今回は、「経済学・経済政策 ~H29-20 比較生産費と貿易理論(2)絶対優位と比較優位~」について説明します。
目次
経済学・経済政策 ~平成29年度一次試験問題一覧~
平成29年度の試験問題に関する解説は、以下のページを参照してください。
絶対優位・比較優位 -リンク-
本ブログにて「絶対優位」「比較優位」について説明しているページを以下に示しますのでアクセスしてみてください。
- 絶対優位・比較優位のまとめ
- R4-18 比較生産費と貿易理論(1)絶対優位と比較優位
- H28-19 比較生産費と貿易理論(3)絶対優位と比較優位
比較優位論
「比較優位論」とは、イギリスの経済学者のデヴィッド・リカードによって提唱された「自由貿易」に関する最も基本的な概念のことをいい、アダム・スミスが提唱した「絶対優位」の概念を修正する形で提唱されました。
「比較優位論」では、自由貿易において、それぞれの国が自国で最も得意とする財(機会費用が少なく自国の利益を最大化できる財)を生産して、そうではない財を他国から輸入すれば、それぞれの国の労働生産性を増大させるとともに高品質の財や高い利益を得られるようになると説明しています。

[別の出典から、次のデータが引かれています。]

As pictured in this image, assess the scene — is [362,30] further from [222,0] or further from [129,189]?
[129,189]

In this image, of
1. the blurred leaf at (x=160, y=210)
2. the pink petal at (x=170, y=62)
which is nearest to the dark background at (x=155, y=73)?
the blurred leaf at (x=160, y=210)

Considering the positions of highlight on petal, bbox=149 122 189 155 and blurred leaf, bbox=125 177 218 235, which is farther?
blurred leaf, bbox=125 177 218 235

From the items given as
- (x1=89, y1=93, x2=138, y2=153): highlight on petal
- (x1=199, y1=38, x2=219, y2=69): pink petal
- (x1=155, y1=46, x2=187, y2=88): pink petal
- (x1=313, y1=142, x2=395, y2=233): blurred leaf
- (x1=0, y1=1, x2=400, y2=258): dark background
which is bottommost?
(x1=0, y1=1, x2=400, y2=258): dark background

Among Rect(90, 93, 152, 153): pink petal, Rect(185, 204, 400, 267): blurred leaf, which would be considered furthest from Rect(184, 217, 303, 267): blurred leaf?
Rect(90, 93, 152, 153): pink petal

複数の国と財で考えると複雑になるため、A国とB国という2つの国で、X財とY財という2つの財を生産または輸出入するという前提で「比較優位論」を説明していきます。
なお、「比較優位論」は、自由貿易に関する概念であるため、自由貿易を事例として説明されることが多いですが、企業や個人などの様々なケースに当てはめることができます。
絶対優位と比較優位
「絶対優位」とは、2つの国で比較したとき生産性が高い(優位である)ことをいいます。

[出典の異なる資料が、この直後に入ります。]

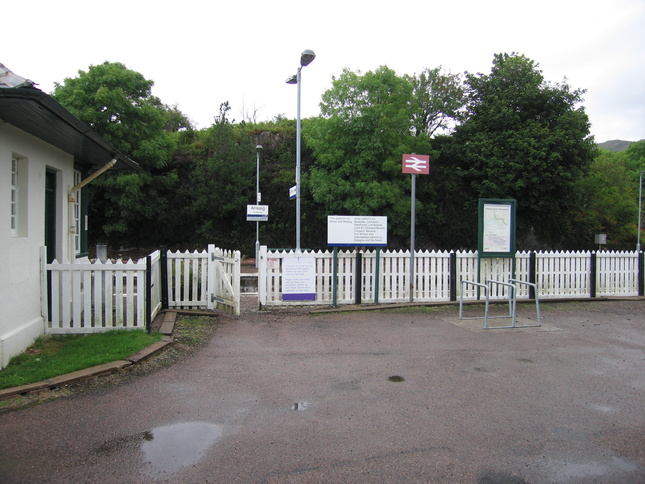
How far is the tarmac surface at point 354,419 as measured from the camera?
11.0 feet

「比較優位」とは、それぞれの国において2つの財の生産性を比較して求めた「比較生産費(=機会費用)」を2つの国で比較したとき「比較生産費(=機会費用)」が小さい(優位である)ことをいいます。
「比較優位論」では、「比較優位」である国で財を生産した方が双方の国にとって有益であることを示しています。
絶対優位
「絶対優位」とは、2つの国で比較したとき生産性が高い(優位である)ことをいいます。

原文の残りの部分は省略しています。